CD: How do you like writing short stories versus novels?

NH: At this point I prefer short stories. You can keep them in your head better. A novel feels like wrestling a mattress -- your arms are always too short. With a short story, you can take two or three themes and work them through and have a refrain and echo and a nice, satisfying ending. With a novel you're always going to forget something and have to remind yourself to pick that thread up again. Or I do. Novels do pay better -- and it's nice to have that book on the shelf with your name on it. Your mother really likes that. But I think I'm finding short stories, when I can write them, more satisfying.

CD: You recently had an anthology come out, Whispers From the Cotton Tree Root: Caribbean Fabulist Fiction. How did that project get started?

NH: I was at ICFA, the International Conference on the Fantastic in the Arts, a couple of years ago. I gave a reading. Afterwards two men approached me and told me that they were editors of a new publishing house and asked if I'd ever considered doing an anthology of Caribbean fabulist fiction. And I said, I wanted to edit but let's talk about it once I get back. And we did, and that's how it started. I had them talk to my agent and we figured out we could do it.

Then I had to go about inviting people, which was an interesting process in itself. As I said, I grew up in the Caribbean literary community so a lot of the people who I invited were people I knew as my father's peers. So I would send out this very formal submission letter -- sometimes I didn't know them, I just knew their names -- saying, "Dear Mr. or Mrs. So-and-so. Here's who I am. I'm working on this anthology. Here is the call for submissions. I'd be honoured if you had a story for me to consider." And I'd get back an email that said, "Child, I used to change your diapers. How is your mother? Sure I'm sending you a story." And then I'd think, "Damn. Suppose I don't like it, after all that?"

It's been really intriguing being in the editor's shoes. Because usually you're the writer and you're the one complaining about the editor. Now I get to see that those cryptic letters about "Does not suit our needs at this time" are often nothing but the truth.

CD: Did you enjoy the editing, and would you like to do it again?

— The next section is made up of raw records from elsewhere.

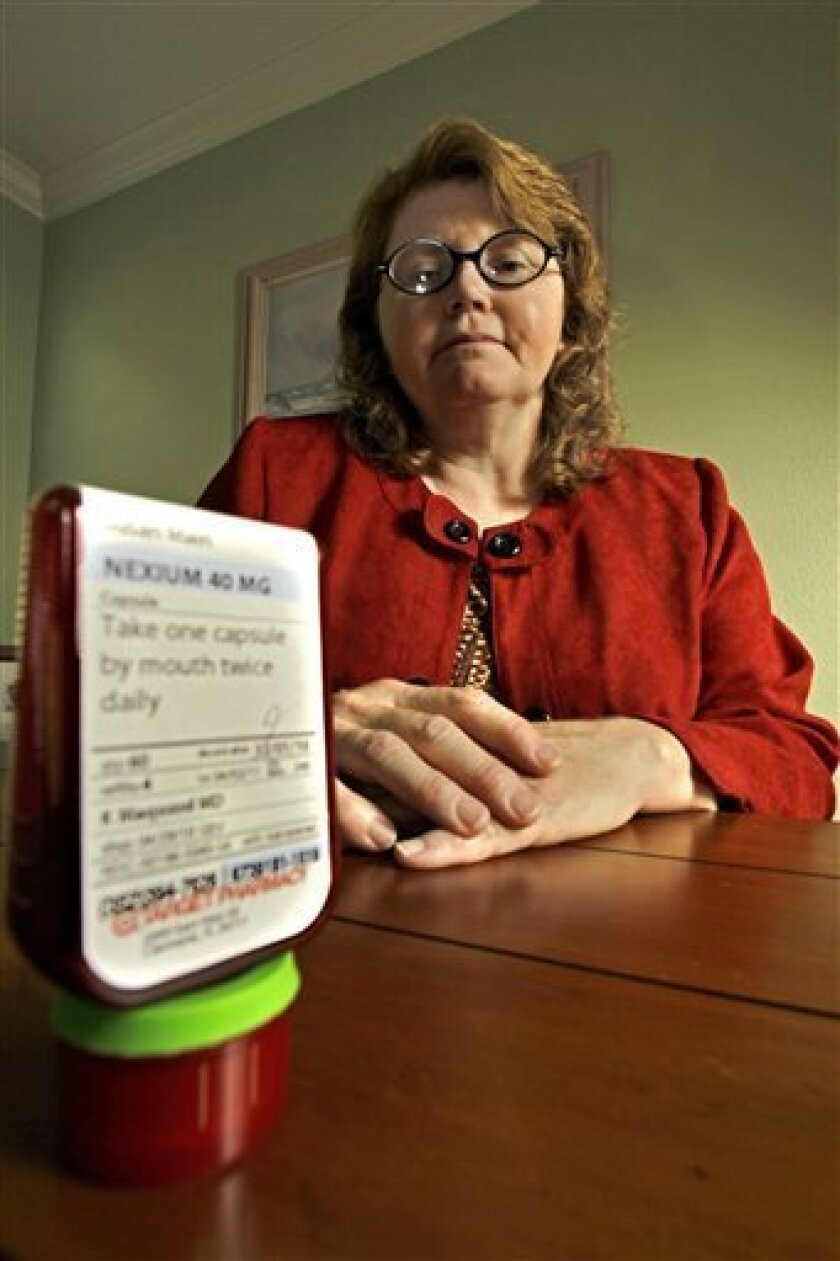 In this May 23, 2010 photo, Susan Main sits near her medicine for acid-reflex in Minneola, Fla. She was forced to give up her usual acid-reflex drug that was covered under her old insurance plan when she switched to her husband's health plan, and she now has to use a less-effective drug. (AP Photo/John Raoux)
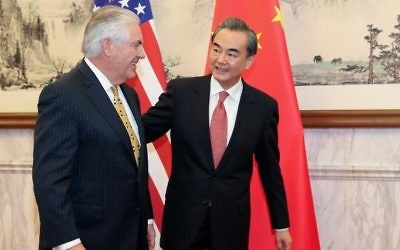 China's Foreign Minister Wang Yi (R) talks with US Secretary of State Rex Tillerson at the Diaoyutai State Guesthouse in Beijing on March 18, 2017. (AFP/Pool)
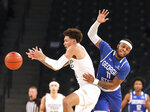 Georgia Tech guard Jordan Usher and Georgia State guard Corey Allen (11) battle for the ball during the first half of an NCAA college basketball game, Wednesday, Nov. 25, 2020 in Atlanta. (Curtis Compton/Atlanta Journal-Constitution via AP)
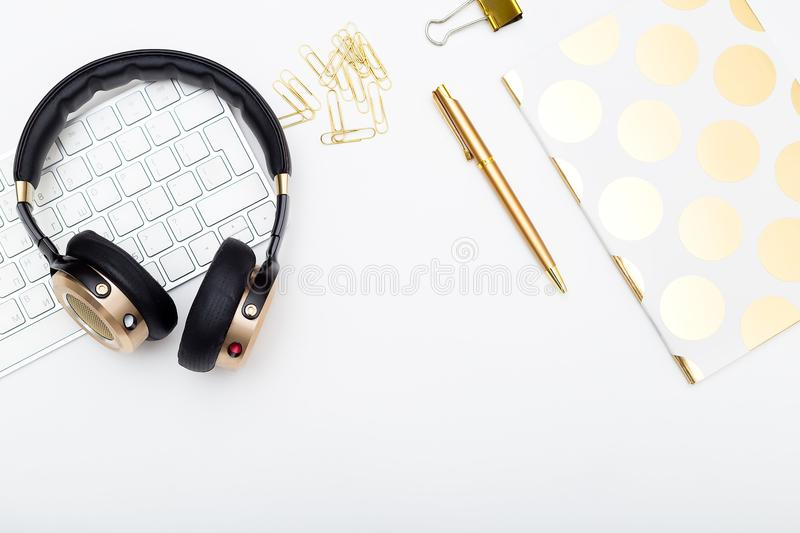 Gold headphones and keyboard on white background. Flat lay stock images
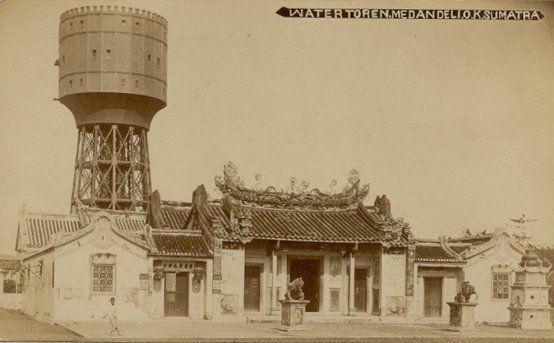 Chineese tempel met achtergrond van de watertoren in Deli, Medan 1879-1881.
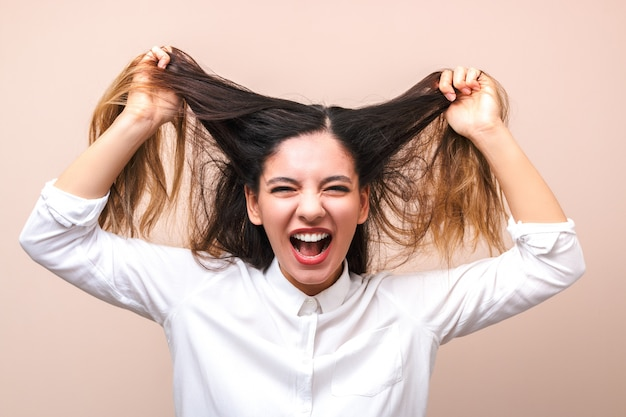 Attraente bruna in camicia bianca tira i capelli e urla. donna che diventa pazza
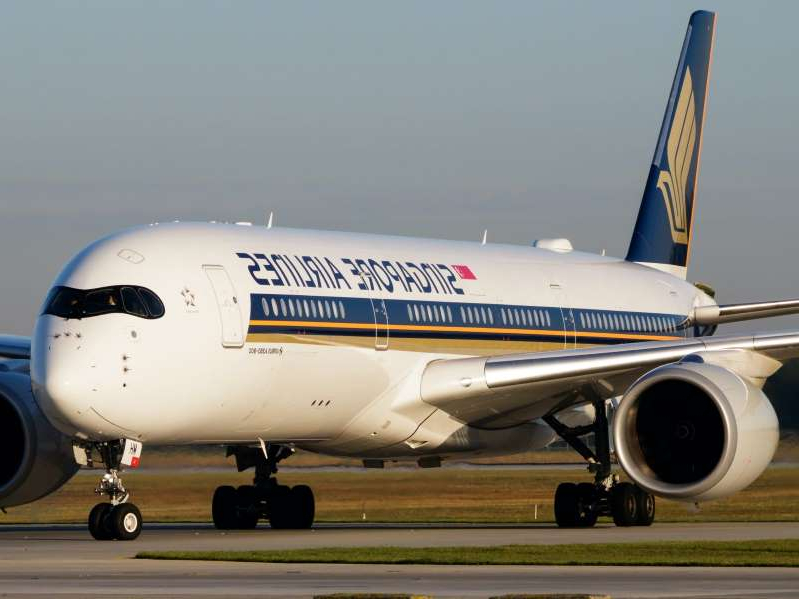 a large passenger jet sitting on top of a runway: Singapore Airlines will add its second non-stop route to the US during the pandemic when New York flights launch in November. Soos Jozsef/Shutterstock.com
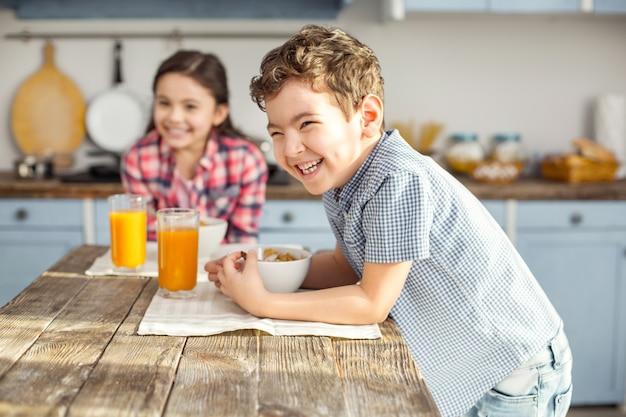 Zo vrolijk. knap opgetogen kleine donkerharige jongen lachen en gezond ontbijten met zijn zus en het meisje lachend in de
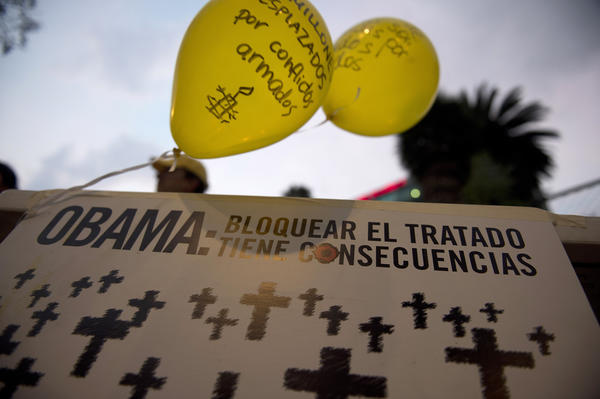Activists of Amnesty International hold a protest in front of the U.S. Embassy in Mexico City. Dozens of activists demand that President Obama assume a responsible role in the negotiations of a Treaty on Arms Trade.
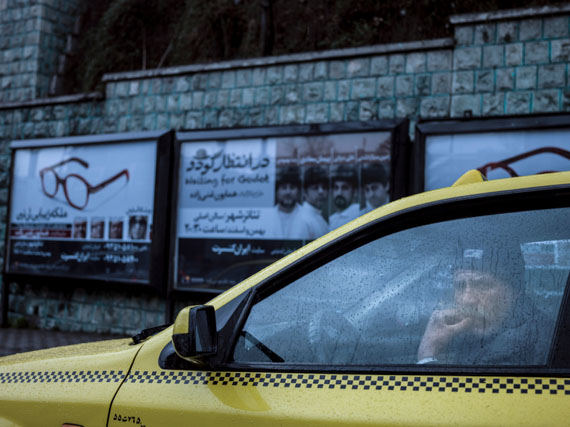 A taxi driver in his car on a rainy day. Behind him a poster of an upcoming performance of Samuel Beckett's play 'Waiting for Godot'. © Newsha Tavakolian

NH: I did enjoy it. I hated the administrative part. Keeping track of when was this story published, how much money do I owe this person -- that's a nightmare. But the editorial process was a lot of fun. What I did was got all the stories in, and began to get a sense of which I felt were strong. When you cluster them together they begin to develop a shape of their own, so then you're looking for more work that fits it. Often literally if I rejected a story it was because it didn't fit, or I had something else that did something similar that I thought was stronger. That's pretty difficult to communicate. With a couple of people, particularly younger writers, I'd say, "This isn't working for me. The story is promising. Do you think you could work on it?" Some people did, and some didn't.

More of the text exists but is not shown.